MATERIAL FOR THIS EXERCISE ▸
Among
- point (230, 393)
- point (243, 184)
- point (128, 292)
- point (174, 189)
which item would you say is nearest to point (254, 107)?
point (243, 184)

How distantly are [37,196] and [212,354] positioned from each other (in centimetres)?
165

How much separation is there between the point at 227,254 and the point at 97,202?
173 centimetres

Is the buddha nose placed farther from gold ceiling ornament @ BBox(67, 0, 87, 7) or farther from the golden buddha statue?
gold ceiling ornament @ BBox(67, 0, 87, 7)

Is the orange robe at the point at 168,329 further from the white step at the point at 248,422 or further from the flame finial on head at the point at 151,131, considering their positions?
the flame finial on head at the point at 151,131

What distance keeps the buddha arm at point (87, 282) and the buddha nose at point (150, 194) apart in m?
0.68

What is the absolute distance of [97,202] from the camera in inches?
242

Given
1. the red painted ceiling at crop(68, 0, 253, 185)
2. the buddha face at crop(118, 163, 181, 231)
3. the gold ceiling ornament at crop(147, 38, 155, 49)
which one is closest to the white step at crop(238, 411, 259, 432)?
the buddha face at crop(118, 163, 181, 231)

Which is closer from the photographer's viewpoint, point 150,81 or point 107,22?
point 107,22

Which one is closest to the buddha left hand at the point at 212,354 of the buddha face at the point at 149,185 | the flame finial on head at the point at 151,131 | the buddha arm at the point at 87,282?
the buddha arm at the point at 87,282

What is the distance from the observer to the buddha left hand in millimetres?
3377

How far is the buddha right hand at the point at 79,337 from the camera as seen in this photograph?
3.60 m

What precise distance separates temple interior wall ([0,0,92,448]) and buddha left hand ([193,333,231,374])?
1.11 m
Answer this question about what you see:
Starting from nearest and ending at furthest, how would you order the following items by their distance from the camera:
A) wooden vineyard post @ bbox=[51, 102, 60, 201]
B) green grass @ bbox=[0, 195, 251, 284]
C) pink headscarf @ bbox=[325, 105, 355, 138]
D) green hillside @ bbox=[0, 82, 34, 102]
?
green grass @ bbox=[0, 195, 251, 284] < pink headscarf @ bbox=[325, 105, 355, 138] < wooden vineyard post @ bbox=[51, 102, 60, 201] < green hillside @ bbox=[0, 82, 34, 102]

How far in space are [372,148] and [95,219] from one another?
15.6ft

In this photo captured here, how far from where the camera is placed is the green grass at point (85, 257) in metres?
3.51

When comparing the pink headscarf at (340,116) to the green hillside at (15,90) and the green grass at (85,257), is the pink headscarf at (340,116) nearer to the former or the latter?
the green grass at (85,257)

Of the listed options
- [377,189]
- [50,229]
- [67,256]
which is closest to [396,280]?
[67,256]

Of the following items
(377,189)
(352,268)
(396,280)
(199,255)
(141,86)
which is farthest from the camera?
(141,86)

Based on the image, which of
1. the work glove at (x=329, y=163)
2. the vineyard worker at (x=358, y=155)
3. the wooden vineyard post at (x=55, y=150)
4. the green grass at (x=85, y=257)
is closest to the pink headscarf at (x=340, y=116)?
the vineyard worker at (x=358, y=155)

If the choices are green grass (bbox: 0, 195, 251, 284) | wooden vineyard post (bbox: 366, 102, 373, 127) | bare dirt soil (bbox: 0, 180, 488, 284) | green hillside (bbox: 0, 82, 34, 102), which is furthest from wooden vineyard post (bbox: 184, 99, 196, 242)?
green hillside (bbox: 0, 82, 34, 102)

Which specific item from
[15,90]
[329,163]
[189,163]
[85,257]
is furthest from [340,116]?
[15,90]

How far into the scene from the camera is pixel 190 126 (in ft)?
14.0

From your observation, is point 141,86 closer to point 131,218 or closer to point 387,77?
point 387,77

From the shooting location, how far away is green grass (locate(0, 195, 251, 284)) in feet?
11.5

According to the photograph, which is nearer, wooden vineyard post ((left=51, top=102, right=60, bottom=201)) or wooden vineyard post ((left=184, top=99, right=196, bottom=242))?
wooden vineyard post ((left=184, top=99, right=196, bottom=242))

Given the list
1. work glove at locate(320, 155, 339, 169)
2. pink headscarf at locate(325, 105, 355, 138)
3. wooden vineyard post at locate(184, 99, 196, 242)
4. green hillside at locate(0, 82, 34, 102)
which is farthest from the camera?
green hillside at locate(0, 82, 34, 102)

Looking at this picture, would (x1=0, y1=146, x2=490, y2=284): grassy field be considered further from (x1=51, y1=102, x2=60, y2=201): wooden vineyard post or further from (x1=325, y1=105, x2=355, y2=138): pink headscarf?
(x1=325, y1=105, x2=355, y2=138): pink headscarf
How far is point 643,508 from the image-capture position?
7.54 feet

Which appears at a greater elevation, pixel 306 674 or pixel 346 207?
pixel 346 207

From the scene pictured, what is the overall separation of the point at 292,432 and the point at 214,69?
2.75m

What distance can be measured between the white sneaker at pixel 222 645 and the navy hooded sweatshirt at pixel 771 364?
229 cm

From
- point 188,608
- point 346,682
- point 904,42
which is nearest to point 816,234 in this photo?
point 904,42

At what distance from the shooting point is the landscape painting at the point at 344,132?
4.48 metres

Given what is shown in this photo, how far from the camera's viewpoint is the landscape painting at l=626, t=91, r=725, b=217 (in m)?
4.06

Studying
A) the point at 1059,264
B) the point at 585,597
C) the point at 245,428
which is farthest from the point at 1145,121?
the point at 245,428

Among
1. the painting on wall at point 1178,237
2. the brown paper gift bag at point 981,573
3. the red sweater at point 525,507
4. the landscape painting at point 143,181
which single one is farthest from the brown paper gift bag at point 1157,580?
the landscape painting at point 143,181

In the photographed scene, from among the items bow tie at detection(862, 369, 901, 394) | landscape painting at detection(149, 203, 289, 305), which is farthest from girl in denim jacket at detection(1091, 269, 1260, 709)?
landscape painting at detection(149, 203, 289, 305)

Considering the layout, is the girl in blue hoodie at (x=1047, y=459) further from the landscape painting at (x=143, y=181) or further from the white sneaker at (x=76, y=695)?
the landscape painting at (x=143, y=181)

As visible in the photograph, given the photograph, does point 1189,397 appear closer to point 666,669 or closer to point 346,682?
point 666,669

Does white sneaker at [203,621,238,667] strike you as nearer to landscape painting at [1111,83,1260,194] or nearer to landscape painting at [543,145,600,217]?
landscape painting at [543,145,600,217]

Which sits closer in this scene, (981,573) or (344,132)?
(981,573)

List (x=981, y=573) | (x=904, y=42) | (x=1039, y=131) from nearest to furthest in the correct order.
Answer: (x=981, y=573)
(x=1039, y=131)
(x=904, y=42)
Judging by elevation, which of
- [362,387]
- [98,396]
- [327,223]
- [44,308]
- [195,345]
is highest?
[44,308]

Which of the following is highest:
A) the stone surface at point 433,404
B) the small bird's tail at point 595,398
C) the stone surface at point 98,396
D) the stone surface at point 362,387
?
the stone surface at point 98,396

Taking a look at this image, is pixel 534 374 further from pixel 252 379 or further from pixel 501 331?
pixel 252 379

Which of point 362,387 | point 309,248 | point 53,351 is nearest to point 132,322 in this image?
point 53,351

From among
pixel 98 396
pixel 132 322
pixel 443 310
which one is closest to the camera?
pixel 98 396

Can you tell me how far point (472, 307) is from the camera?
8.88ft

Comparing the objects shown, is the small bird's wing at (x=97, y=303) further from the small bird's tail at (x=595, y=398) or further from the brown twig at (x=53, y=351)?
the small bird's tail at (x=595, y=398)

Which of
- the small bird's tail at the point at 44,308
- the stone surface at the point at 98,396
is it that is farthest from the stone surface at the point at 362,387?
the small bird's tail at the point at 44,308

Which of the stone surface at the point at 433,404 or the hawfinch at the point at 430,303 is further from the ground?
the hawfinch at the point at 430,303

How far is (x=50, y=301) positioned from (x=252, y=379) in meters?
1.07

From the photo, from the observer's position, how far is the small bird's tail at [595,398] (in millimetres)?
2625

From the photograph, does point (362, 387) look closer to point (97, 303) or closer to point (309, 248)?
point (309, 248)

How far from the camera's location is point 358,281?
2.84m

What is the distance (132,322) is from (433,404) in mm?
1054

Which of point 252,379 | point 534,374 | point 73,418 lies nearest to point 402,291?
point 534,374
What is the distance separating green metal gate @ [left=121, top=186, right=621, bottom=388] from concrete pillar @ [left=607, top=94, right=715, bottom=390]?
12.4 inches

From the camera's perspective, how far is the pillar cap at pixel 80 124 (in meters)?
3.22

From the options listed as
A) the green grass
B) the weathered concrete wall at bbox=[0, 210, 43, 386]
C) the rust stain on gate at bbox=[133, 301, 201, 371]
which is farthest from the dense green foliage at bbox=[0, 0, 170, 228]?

OBJECTIVE ▸ Please put the lines into a numbered list, beginning at the line that contains "Which of point 362,387" and stopping after the last line of the entries, with both ends included. Leave out blank lines.

EXERCISE RESULT ▸
1. Which of point 362,387 | point 309,248 | point 53,351 is nearest to point 132,322 in this image?
2. point 53,351
3. From among
4. pixel 98 396
5. pixel 132 322
6. pixel 443 310
7. which one is closest to the camera?
8. pixel 98 396
9. Can you tell me how far point (472, 307) is from the camera?
10. 8.88ft
11. Comparing the objects shown, is the small bird's wing at (x=97, y=303) further from the small bird's tail at (x=595, y=398) or further from the brown twig at (x=53, y=351)?
12. the small bird's tail at (x=595, y=398)
13. Which of
14. - the small bird's tail at the point at 44,308
15. - the stone surface at the point at 98,396
16. is it that is farthest from the stone surface at the point at 362,387?
17. the small bird's tail at the point at 44,308
18. Which of the stone surface at the point at 433,404 or the hawfinch at the point at 430,303 is further from the ground?
19. the hawfinch at the point at 430,303
20. How far is (x=50, y=301) positioned from (x=252, y=379) in meters?
21. 1.07
22. From the photo, from the observer's position, how far is the small bird's tail at [595,398] (in millimetres)?
23. 2625
24. From the photograph, does point (362, 387) look closer to point (97, 303) or closer to point (309, 248)?
25. point (309, 248)
26. How far from the camera's location is point 358,281?
27. 2.84m
28. What is the distance (132,322) is from (433,404) in mm?
29. 1054
30. Which of point 252,379 | point 534,374 | point 73,418 lies nearest to point 402,291?
31. point 534,374
32. What is the distance separating green metal gate @ [left=121, top=186, right=621, bottom=388] from concrete pillar @ [left=607, top=94, right=715, bottom=390]?
33. 12.4 inches
34. From the camera's perspective, how far is the pillar cap at pixel 80 124 (in meters)?
35. 3.22
36. From the options listed as
37. A) the green grass
38. B) the weathered concrete wall at bbox=[0, 210, 43, 386]
39. C) the rust stain on gate at bbox=[133, 301, 201, 371]
40. which is farthest from the dense green foliage at bbox=[0, 0, 170, 228]?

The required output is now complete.